Film scholar Allen Redmon describes Munny's role as an antihero by stating he is "a virtuous or an injured hero [who] overcomes all obstacles to see that evil is eradicated, using whatever means necessary".

Critic Sven Mikulec called the film Eastwood's "eulogy to the Man with No Name character that made him immortal."

==Reception==
===Box office===
The film debuted at the top position in its opening weekend. Its earnings of $15 million ($7,252 average from 2,071 theaters) in its opening weekend was the best-ever opening for a Clint Eastwood film at that time. This was also the highest August opening weekend, holding that record until it was surpassed a year later by The Fugitive. It spent a total of three weeks as the number-one film in North America.
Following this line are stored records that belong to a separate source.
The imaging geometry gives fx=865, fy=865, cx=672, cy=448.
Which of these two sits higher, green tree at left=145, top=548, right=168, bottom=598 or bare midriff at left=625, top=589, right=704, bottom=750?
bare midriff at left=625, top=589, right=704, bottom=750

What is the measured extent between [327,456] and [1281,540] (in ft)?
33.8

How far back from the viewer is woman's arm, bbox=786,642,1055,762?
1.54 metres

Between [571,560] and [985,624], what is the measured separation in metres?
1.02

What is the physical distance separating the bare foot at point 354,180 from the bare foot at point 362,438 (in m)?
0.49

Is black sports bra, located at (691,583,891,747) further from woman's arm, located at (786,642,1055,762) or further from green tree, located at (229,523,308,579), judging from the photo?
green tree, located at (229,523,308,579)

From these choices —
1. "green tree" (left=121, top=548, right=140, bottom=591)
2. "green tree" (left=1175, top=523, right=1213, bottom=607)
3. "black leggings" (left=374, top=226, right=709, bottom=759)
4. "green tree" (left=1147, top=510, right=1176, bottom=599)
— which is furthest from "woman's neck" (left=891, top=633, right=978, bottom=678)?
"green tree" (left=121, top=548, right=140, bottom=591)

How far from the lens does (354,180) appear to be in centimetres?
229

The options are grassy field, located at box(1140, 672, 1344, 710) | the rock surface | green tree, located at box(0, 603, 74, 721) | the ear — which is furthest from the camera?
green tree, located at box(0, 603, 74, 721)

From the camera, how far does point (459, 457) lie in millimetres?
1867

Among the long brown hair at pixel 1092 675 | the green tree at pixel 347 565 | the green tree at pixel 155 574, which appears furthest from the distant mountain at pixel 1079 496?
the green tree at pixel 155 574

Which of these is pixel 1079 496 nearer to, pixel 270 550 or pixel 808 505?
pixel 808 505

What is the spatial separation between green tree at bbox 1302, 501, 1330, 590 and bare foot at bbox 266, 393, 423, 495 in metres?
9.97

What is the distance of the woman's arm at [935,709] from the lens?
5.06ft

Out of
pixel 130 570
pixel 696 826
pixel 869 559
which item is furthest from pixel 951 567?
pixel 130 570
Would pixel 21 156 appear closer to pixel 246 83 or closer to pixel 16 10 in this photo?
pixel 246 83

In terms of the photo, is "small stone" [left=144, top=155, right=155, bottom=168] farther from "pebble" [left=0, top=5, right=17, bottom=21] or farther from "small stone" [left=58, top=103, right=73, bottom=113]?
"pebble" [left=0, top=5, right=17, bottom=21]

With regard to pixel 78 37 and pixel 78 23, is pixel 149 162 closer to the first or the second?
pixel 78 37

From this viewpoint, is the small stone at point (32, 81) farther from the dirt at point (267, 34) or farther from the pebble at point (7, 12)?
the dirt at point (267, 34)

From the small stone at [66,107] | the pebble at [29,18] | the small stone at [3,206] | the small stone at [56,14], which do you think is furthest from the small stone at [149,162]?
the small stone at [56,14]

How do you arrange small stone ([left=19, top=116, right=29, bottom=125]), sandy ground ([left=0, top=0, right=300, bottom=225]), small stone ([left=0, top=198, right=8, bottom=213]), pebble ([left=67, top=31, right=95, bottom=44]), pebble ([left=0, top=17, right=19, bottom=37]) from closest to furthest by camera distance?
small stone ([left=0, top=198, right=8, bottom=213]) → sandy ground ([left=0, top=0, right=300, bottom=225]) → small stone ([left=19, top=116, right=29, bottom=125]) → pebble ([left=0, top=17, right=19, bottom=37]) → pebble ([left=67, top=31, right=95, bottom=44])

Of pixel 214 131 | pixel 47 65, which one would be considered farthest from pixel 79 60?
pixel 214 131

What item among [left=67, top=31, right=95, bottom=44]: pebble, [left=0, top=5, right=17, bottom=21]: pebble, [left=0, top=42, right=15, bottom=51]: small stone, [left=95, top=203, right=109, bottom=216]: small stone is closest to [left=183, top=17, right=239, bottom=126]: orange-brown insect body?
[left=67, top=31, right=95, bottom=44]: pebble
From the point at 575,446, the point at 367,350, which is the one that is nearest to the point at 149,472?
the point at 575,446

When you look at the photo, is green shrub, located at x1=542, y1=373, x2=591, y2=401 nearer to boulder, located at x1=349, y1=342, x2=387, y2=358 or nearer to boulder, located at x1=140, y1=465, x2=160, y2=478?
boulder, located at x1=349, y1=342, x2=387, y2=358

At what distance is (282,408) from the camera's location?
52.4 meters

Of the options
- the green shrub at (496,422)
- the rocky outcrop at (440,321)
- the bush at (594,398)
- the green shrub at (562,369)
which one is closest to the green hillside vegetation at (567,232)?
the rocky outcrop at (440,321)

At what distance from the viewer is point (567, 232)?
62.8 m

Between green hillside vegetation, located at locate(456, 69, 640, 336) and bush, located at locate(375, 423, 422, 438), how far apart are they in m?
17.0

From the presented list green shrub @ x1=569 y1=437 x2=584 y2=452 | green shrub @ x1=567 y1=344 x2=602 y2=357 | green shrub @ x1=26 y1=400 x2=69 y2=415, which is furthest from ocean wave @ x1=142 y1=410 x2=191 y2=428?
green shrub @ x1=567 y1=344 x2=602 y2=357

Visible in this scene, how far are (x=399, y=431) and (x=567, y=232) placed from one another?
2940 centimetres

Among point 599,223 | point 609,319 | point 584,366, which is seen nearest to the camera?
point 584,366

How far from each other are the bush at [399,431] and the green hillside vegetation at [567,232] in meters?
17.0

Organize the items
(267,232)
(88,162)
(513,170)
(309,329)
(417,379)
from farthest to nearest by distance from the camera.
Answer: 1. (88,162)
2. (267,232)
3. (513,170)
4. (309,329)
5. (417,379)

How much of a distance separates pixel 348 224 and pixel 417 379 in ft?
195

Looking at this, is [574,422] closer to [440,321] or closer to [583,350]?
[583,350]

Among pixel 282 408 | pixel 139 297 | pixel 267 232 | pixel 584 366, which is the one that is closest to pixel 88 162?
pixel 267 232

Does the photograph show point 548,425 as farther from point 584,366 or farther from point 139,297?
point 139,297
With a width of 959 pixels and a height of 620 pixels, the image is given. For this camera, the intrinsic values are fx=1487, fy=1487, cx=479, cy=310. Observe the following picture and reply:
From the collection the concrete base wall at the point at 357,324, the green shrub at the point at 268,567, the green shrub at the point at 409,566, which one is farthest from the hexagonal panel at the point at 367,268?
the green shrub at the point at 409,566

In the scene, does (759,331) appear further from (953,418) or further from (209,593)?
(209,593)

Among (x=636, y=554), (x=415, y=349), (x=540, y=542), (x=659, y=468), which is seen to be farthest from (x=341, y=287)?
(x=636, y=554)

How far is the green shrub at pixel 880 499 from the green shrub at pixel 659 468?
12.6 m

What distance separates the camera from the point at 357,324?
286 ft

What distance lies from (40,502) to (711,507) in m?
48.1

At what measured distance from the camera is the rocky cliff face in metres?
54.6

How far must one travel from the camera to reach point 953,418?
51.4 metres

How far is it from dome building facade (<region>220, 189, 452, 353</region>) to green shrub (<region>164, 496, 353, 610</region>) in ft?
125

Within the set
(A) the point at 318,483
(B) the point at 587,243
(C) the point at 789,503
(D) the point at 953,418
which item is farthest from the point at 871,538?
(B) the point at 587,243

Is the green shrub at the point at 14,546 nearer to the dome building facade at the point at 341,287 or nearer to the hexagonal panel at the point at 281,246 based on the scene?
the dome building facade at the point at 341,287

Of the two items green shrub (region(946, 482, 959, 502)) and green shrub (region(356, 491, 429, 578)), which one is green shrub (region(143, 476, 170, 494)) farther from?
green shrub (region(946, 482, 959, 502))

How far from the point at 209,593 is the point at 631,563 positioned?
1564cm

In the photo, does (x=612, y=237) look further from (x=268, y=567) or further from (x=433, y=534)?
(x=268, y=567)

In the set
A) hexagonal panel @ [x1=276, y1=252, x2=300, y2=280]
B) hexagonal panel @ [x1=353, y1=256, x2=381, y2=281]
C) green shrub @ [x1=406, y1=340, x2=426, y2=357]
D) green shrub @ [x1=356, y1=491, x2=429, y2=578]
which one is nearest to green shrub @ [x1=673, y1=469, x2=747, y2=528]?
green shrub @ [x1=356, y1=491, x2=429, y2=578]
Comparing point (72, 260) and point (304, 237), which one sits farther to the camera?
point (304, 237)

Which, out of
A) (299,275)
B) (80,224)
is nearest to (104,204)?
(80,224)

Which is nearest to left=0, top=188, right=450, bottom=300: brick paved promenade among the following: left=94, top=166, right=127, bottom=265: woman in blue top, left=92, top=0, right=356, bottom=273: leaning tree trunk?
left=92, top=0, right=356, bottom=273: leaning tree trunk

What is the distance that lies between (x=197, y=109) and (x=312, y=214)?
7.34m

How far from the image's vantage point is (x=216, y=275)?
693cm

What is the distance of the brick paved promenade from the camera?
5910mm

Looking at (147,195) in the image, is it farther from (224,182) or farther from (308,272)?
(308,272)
In its 35th weekend (April 2–4, 1993), capitalizing on its Oscar wins, the film returned to the top 10 (spending another three weeks in total there), ranking at number eight with a gross of $2.5 million ($2,969 average from 855 theaters), an improvement of 197% over the weekend before, when it made $855,188 ($1,767 average from 484 theaters). The film closed on July 15, 1993, having spent nearly a full year in theaters (343 days / 49 weeks), having earned $101 million in North America, and another $58 million internationally for a total of $159 million worldwide.

===Critical response===
Review aggregator Rotten Tomatoes reports an approval rating of 96% based on 109 reviews, and an average rating of 8.80/10. The website's critical consensus states: "As both director and star, Clint Eastwood strips away decades of Hollywood varnish applied to the Wild West, and emerges with a series of harshly eloquent statements about the nature of violence." Metacritic gave the film a score of 85 out of 100 based on 34 critics, indicating "universal acclaim". Audiences polled by CinemaScore gave the film an average grade of "B+" on an A+ to F scale.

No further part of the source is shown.